Le notizie che volevo dare. Da quando ho iniziato questa serie di meditazioni prive di ambizione, i lettori del sito si sono ridotti repentinamente a 1/12 dell’usuale. Ritengo che, poiché se scrittura da parte mia si darà nel futuro, accadrà lo stesso movimento di sottrazione da parte di lettori dei miei eventuali libri. Mi spiace deludere molti Miserabili Lettori, che seguono da anni quanto scrivo in Rete, in carta, in volume: tuttavia questo è l’andamento di un necessarissimo periodo di transizione, affannato certamente, eppure tanto silenzioso, che mi avvicina a un’essenzialità che, evidentemente, non piace. Mi spiace che la questione sia il piacere. E’ però vero che ciò che si cerca è ciò che si cerca – da solo, intendo, e si trova. Questo è. Nei prossimi giorni, probabilmente, intercalerò a queste riflessioni, che sono assolutamente indifferenti all’audience, alcune segnalazioni a cui tengo. Il che non significa che, stanti così le cose e finché così staranno, interventi che comprendo essere affatto ardui da seguire continueranno a comparire qui, finché la spinta che li compone non sarà esaurita.
Non ho molto da dire circa il tragico perché è già detto, solo che oggi non è meditato. C’è molto da meditare. E la meditazione si incanala lungo una via esperienziale: fa compiere esperienza di teoria e di testo. Richiamo qui, pertanto, ciò che a mio parere non è superabile nell’individuazione del nucleo del tragico, nucleo metatemporale perché crolla nel tempo umano ma non appartiene al tempo umano, in quanto non appartiene al piano della temporalità: si tratta di una delle concezioni del tragico enunciate da Johann Christian Friedrich Hölderlin. Dopo averla enunciata, egli dà corpo a tale concezione, con il nome di Scardanelli [a inizio intervento, un ritratto di Hölderlin/Scardanelli].
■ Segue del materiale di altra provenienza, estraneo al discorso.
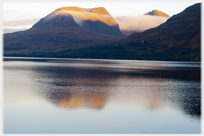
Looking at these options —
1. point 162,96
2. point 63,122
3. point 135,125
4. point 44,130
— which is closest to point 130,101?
point 162,96

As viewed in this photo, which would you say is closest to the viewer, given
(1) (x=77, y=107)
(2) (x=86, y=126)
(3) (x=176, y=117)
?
(2) (x=86, y=126)

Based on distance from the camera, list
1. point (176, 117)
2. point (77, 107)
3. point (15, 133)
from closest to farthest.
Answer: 1. point (15, 133)
2. point (176, 117)
3. point (77, 107)

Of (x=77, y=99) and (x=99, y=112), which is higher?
(x=77, y=99)

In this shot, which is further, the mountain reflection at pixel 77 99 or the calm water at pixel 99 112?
the mountain reflection at pixel 77 99

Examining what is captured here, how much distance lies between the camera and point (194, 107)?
4853cm

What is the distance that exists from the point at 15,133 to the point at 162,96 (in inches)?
1467

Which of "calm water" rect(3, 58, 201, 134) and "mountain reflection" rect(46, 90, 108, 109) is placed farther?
"mountain reflection" rect(46, 90, 108, 109)

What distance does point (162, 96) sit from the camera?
6053 centimetres

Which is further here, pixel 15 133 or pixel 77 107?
pixel 77 107

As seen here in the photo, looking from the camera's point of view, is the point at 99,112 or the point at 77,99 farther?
the point at 77,99

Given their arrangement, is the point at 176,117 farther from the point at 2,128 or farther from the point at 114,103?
the point at 2,128

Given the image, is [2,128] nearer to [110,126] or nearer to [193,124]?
[110,126]

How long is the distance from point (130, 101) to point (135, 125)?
52.7 feet

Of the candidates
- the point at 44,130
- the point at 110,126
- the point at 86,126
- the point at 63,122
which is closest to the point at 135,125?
the point at 110,126
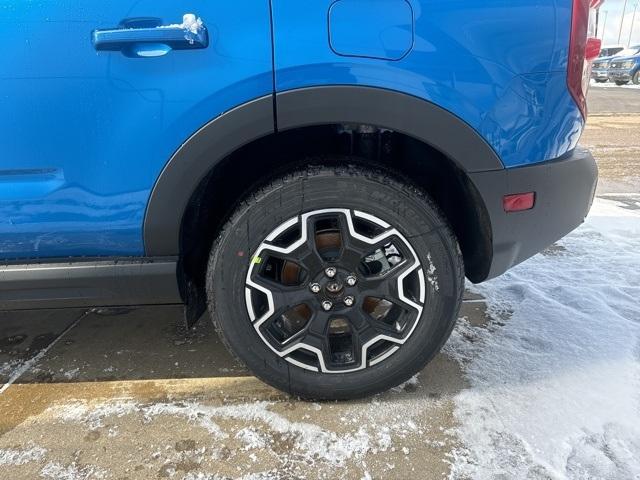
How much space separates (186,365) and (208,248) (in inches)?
23.1

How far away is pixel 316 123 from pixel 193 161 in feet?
1.51

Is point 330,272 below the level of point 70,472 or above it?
above

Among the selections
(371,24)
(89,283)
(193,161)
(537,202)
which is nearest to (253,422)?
(89,283)

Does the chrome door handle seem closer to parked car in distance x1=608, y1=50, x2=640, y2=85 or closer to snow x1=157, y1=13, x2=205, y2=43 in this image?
snow x1=157, y1=13, x2=205, y2=43

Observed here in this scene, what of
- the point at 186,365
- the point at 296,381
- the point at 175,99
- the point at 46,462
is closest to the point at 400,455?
the point at 296,381

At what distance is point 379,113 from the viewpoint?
1678 millimetres

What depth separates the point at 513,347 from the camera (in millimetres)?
2369

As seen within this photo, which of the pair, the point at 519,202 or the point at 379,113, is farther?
the point at 519,202

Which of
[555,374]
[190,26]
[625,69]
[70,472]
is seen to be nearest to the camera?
[190,26]

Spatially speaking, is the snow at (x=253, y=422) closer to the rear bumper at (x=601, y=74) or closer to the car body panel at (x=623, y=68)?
the car body panel at (x=623, y=68)

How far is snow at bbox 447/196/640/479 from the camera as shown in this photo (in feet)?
5.59

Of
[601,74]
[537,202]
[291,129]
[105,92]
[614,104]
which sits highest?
[105,92]

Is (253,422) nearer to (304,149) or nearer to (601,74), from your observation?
(304,149)

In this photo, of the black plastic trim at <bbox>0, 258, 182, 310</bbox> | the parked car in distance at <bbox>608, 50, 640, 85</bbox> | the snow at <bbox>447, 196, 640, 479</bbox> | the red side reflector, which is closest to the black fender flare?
the red side reflector
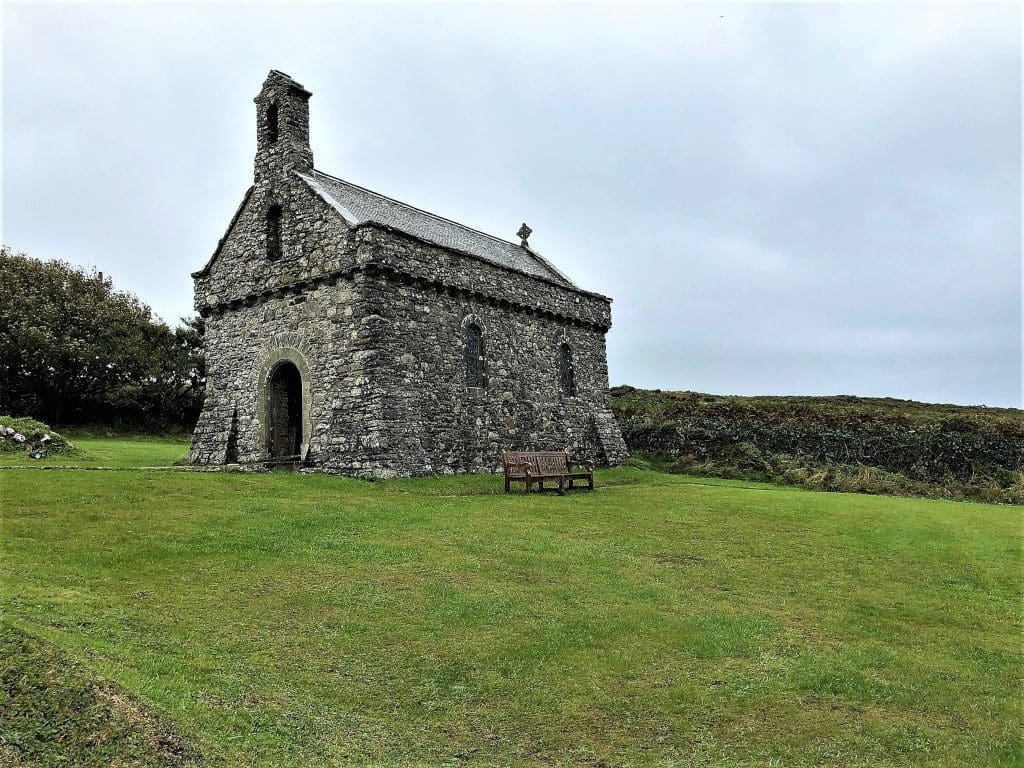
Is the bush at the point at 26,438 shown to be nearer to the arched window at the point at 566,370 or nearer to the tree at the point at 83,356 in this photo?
the arched window at the point at 566,370

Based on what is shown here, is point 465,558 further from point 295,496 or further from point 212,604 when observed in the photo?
point 295,496

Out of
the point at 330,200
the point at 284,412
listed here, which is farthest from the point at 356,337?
the point at 284,412

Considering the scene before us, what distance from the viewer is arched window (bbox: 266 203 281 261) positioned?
2258 centimetres

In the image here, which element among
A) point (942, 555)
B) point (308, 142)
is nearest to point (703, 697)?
point (942, 555)

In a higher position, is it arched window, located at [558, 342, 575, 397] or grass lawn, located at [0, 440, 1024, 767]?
arched window, located at [558, 342, 575, 397]

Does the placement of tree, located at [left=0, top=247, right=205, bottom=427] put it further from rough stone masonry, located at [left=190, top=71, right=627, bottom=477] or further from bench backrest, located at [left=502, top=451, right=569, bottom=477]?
bench backrest, located at [left=502, top=451, right=569, bottom=477]

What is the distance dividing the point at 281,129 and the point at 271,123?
0.86m

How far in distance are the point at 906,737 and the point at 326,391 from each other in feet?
53.8

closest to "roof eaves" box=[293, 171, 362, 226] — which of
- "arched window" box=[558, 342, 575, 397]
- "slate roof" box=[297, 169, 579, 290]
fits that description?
"slate roof" box=[297, 169, 579, 290]

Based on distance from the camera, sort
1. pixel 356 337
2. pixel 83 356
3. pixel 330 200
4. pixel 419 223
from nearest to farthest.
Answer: pixel 356 337, pixel 330 200, pixel 419 223, pixel 83 356

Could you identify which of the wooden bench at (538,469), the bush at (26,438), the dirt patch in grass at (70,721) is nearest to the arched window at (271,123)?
the bush at (26,438)

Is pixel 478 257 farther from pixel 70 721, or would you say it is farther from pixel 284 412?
pixel 70 721

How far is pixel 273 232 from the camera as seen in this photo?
2273 cm

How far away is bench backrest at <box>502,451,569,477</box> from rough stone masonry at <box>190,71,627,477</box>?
1873mm
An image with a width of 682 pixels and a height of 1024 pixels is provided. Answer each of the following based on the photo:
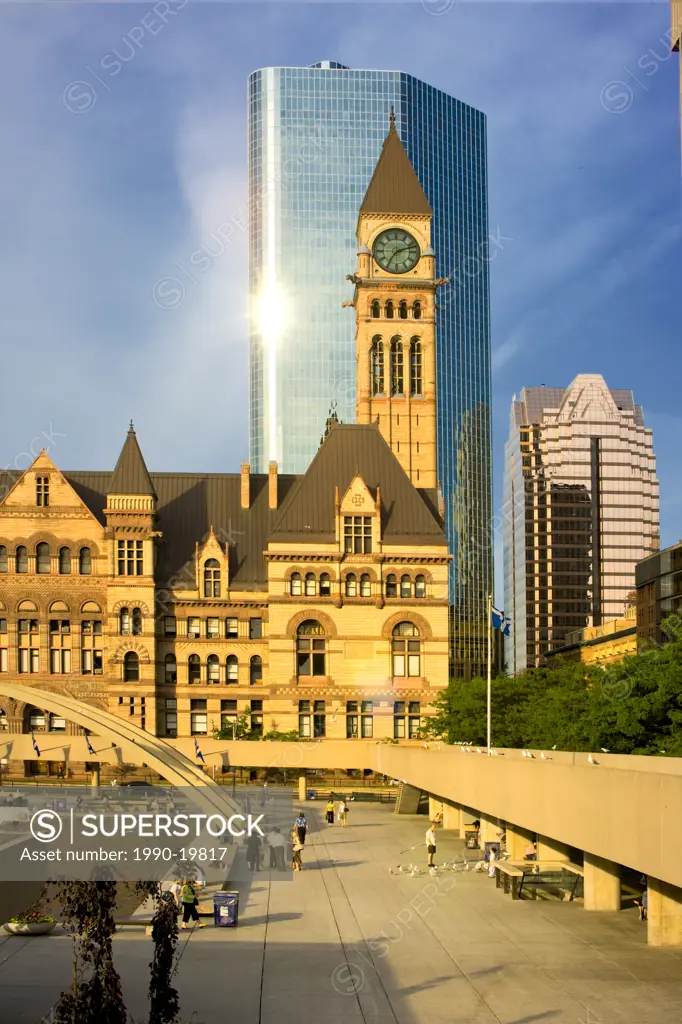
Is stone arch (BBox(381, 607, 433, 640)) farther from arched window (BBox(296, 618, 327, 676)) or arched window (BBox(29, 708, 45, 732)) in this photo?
arched window (BBox(29, 708, 45, 732))

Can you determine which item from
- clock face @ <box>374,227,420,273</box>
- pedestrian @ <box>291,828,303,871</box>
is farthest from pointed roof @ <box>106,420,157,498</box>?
pedestrian @ <box>291,828,303,871</box>

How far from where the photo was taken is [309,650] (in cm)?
10256

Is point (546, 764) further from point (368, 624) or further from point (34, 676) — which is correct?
point (34, 676)

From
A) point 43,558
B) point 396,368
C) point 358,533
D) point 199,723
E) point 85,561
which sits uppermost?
point 396,368

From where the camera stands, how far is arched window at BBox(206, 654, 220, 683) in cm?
10575

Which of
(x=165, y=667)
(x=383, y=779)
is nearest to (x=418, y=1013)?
(x=383, y=779)

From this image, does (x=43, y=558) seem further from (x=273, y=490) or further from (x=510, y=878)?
(x=510, y=878)

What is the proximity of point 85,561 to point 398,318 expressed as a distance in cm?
3330

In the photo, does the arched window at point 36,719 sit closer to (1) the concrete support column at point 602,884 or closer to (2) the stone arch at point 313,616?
(2) the stone arch at point 313,616

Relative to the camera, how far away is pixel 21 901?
27656 millimetres

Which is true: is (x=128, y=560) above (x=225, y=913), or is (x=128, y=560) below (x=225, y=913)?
above

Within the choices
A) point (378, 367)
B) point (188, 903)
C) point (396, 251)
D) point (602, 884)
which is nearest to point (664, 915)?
point (602, 884)

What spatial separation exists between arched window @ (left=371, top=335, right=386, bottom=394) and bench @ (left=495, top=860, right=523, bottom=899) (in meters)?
74.4

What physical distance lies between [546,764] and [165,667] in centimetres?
7097
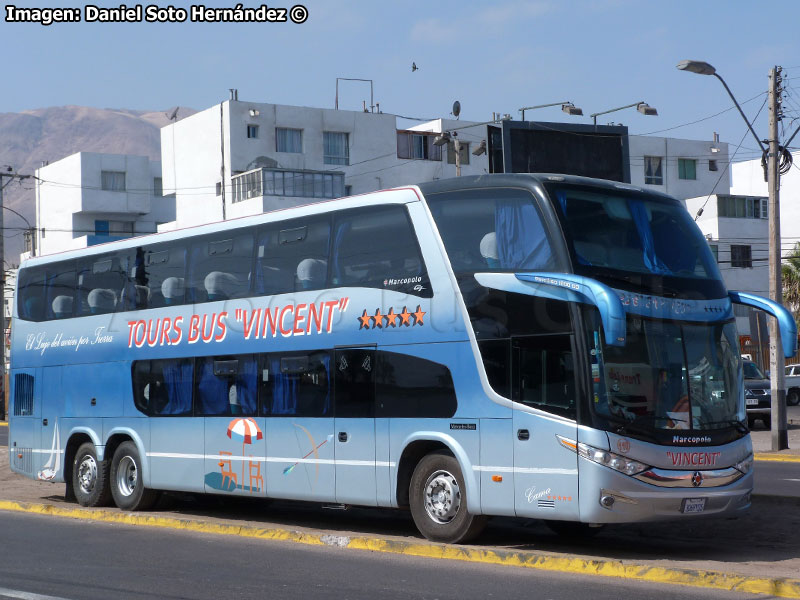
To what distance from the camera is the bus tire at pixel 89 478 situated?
679 inches

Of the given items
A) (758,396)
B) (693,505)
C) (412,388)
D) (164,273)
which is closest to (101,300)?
(164,273)

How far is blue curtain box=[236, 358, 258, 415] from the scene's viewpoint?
1465 cm

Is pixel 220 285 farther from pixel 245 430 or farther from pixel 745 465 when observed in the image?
pixel 745 465

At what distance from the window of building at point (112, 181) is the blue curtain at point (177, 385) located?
59615 mm

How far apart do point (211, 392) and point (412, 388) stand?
385 cm

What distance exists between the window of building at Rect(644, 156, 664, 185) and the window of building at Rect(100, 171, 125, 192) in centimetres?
3304

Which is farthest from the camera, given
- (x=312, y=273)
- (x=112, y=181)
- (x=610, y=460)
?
(x=112, y=181)

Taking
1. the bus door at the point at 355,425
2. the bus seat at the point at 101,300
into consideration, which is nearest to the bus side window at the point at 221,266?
the bus seat at the point at 101,300

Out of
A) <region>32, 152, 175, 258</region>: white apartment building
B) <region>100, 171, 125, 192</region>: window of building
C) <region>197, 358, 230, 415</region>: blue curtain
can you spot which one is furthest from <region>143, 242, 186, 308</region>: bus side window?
<region>100, 171, 125, 192</region>: window of building

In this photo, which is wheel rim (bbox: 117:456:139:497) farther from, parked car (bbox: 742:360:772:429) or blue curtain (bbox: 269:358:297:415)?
parked car (bbox: 742:360:772:429)

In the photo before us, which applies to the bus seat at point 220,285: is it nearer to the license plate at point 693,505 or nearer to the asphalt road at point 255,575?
the asphalt road at point 255,575

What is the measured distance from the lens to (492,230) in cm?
1189

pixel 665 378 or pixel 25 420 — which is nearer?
pixel 665 378

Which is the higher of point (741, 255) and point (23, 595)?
point (741, 255)
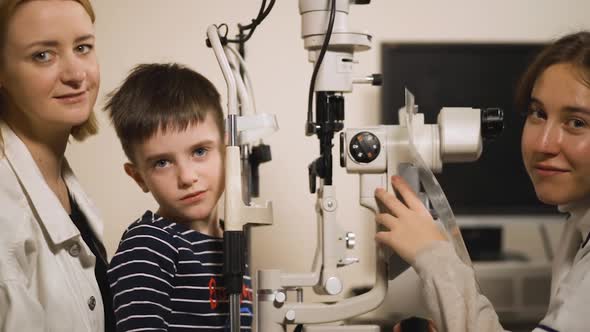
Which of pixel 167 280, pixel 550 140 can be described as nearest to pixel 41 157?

Nella sua Poetica, Aristotele afferma:
“Rientrano nel dominio della parola tutti quegli effetti che devono essere prodotti attraverso la parola. Sono sue parti il dimostrare, il confutare, il sollevare emozioni”.
Nelle sue Note all’Edipo, Hölderlin definisce simbolicamente la modalità espressiva del tragico: il simbolo, matematico, è “= 0”. Il sacrificio dell’eroe è un’espressione dell’= 0: porta allo zero.
Hölderlin ribadisce la convinzione che l’essenza dell’uomo e l’essenza del tragico coincidono. Per “uomo” si intenda l’umano incarnato e per “tragico” si intenda l’espressione del tragico, che emblematicamente può essere l’apparizione storica della tragedia greca, la quale non esaurisce le forme di espressione del tragico. Sia chiaro: l’uomo e il tragico, per Hölderlin, non coincidono; l’essenza dell’uomo e l’essenza del tragico, invece, coincidono. L’attenzione si sposta quindi sull’essenza: sull’essere in sé, cioè su quella concreta sensazione di essere che ognuno sperimenta sempre finché è.
C’è una coincidenza strutturale tra umano e tragico, che viene rilevata da Hölderlin e che si lega alla citazione aristotelica. Per Hölderlin l’uomo manifesto è un sistema di (auto)percezioni, che viene sottoposto a una tripartizione: rappresentazione, sensazione e ragionamento. La struttura tripartita dell’umano manifesto è per Hölderlin fondamentalmente rispettata dal parallelo funzionale che prende corpo nell’espressione del tragico, il quale tragico esprime in logica poetica ed esistenziale le funzioni di rappresentazione, sensazione e ragionamento. Questa tripartizione è traducibile in quella enunciata da Aristotele nel suo lessico: la facoltà intellettiva rappresentazionale (diànoia), l’emozione sensitiva (pàthos) e la discriminazione dialettica (apòdexis).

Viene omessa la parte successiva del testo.